Het was jammer dat de zaal niet heel erg gevuld was en nogal klinisch van karakter is. Het vette en gruizige geluid van Flat Worms was beter tot zijn recht gekomen in zeg ACU, of misschien zelf EKKO. Helaas stond in EKKO gisteravond Together Pangea al op het podium, wat veel muziekliefhebbers trouwens voor een duivels dilemma plaatste. Een double bill was misschien een beter idee geweest. Beetje afstemmen, jongens (m/v/x)!

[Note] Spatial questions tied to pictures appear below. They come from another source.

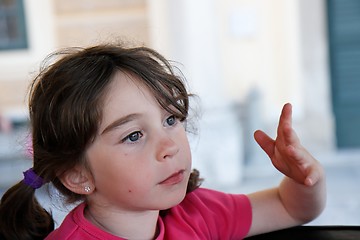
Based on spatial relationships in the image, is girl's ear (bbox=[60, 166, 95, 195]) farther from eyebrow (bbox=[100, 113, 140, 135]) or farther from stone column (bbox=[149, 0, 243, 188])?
stone column (bbox=[149, 0, 243, 188])

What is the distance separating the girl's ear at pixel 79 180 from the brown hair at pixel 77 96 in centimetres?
1

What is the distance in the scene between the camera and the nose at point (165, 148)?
41.2 inches

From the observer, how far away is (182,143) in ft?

Het publiek in Club 9 kreeg gelukkig gewoon wat het verwachtte en verdiende: een denderende show, die als een stoomwals alles en iedereen in zijn weg verpletterde. De band verspilde weinig tijd aan gebabbel. Dat ze nog nooit in Utrecht hebben gespeeld (duh!) en dat ze nog nooit op de negende verdieping van een gebouw hebben gespeeld, waren zo’n beetje de enige teksten die we van zanger Will te horen kregen. O ja en dat hij blij was dat we allemaal goed de corona waren doorgekomen. Maar hij was niet kort van stof omdat hij afstandelijk was ofzo. Sterker nog, na het slotakkoord van afsluitknaller Red Hot Sand stapte de band doodleuk van het podium, pardoes de zaal in. Zanger Will begon alle bezoekers een handje te geven en te bedanken voor hun komst, terwijl drummer en bassist gezellig praatjes aanknoopten met iedereen die dat wilde. Aardige jongens dus, die snappen hoe het hoort. En uiteraard levert die sympathieke houding ook flink wat omzet bij de kraam met koopwaar op. Zo werkt het natuurlijk óók. Wees dus niet verrast als je her en der t-shirts van Flat Worms om Utrechtse buiken ziet spannen. Hopelijk helpt het je eraan herinneren het volgende concert van de band niet over te slaan. Maar wel liever in de ACU dan dus.